Illustration d'un drone, ici photographié en Angleterre. — Javier Garcia / SIPA

C’est une vaste étendue couvrant la rade de Brest et la presqu’île de Crozon ( Finistère). Baptisée LF-P 112, cette zone est interdite à tout survol aérien depuis la signature d’un arrêté ministériel en 2013. La raison ? La présence du site militaire de l’Ile Longue au nord de la très sauvage presqu’île. Un lieu hautement stratégique qui abrite les quatre sous-marins nucléaires français. Le 5 septembre, un drone aurait pourtant fait son apparition dans cette zone interdite, révèle la Préfecture maritime de l’Atlantique. Cette dernière a annoncé avoir porté plainte le 10 septembre à l’encontre des deux personnes ayant fait voler l’objet.

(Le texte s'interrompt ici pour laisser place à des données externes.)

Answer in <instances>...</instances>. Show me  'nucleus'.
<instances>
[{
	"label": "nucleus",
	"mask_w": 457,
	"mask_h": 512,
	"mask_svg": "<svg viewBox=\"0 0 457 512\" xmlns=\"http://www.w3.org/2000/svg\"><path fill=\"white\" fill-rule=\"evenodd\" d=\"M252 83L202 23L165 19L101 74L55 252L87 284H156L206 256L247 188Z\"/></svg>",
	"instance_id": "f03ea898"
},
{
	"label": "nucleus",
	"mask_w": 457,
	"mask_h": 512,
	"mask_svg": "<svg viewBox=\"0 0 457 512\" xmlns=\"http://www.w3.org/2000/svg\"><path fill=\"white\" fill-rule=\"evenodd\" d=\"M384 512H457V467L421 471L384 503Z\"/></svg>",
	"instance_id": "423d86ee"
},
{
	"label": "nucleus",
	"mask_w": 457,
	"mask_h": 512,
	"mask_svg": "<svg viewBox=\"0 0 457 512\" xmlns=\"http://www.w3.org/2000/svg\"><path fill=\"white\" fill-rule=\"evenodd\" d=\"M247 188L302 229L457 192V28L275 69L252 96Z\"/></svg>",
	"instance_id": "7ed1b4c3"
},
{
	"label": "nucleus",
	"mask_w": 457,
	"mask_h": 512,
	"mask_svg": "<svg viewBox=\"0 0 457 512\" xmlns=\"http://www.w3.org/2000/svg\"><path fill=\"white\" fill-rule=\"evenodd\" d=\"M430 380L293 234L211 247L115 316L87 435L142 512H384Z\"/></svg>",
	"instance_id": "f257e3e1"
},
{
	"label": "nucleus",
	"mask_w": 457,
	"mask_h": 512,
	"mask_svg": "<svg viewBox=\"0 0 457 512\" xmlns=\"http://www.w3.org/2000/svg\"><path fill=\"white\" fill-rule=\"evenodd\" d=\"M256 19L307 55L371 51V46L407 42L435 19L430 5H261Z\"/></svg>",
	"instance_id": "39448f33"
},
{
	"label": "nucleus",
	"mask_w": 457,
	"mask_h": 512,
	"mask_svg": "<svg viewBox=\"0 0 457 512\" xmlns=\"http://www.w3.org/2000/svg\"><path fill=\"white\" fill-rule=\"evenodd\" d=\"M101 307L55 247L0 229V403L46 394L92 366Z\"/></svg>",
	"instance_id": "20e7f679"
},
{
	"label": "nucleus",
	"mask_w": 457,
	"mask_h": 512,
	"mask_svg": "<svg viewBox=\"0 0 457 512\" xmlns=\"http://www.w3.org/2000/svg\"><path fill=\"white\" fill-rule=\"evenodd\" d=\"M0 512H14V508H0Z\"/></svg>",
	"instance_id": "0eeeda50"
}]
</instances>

Installés sur le port de commerce de Brest, de l'autre côté de la rade, les deux individus ont été repérés par la police municipale. Qualifiée « d’incident », cette intrusion n’avait visiblement pas de visée malveillante même si tout survol reste interdit « pour des raisons de sûreté des installations de défense », précise la Prémar. 

Des drones avaient déjà été repérés en 2015 aux abords du site militaire.

Selon le code des transports, le pilote survolant une zone interdite peut être puni de six à douze mois d’emprisonnement et de 15.000 à 45.000 euros d’amende. Plutôt dissuasif. Seuls les vols professionnels peuvent être exceptionnellement autorisés sur demande au commandement de l’arrondissement maritime.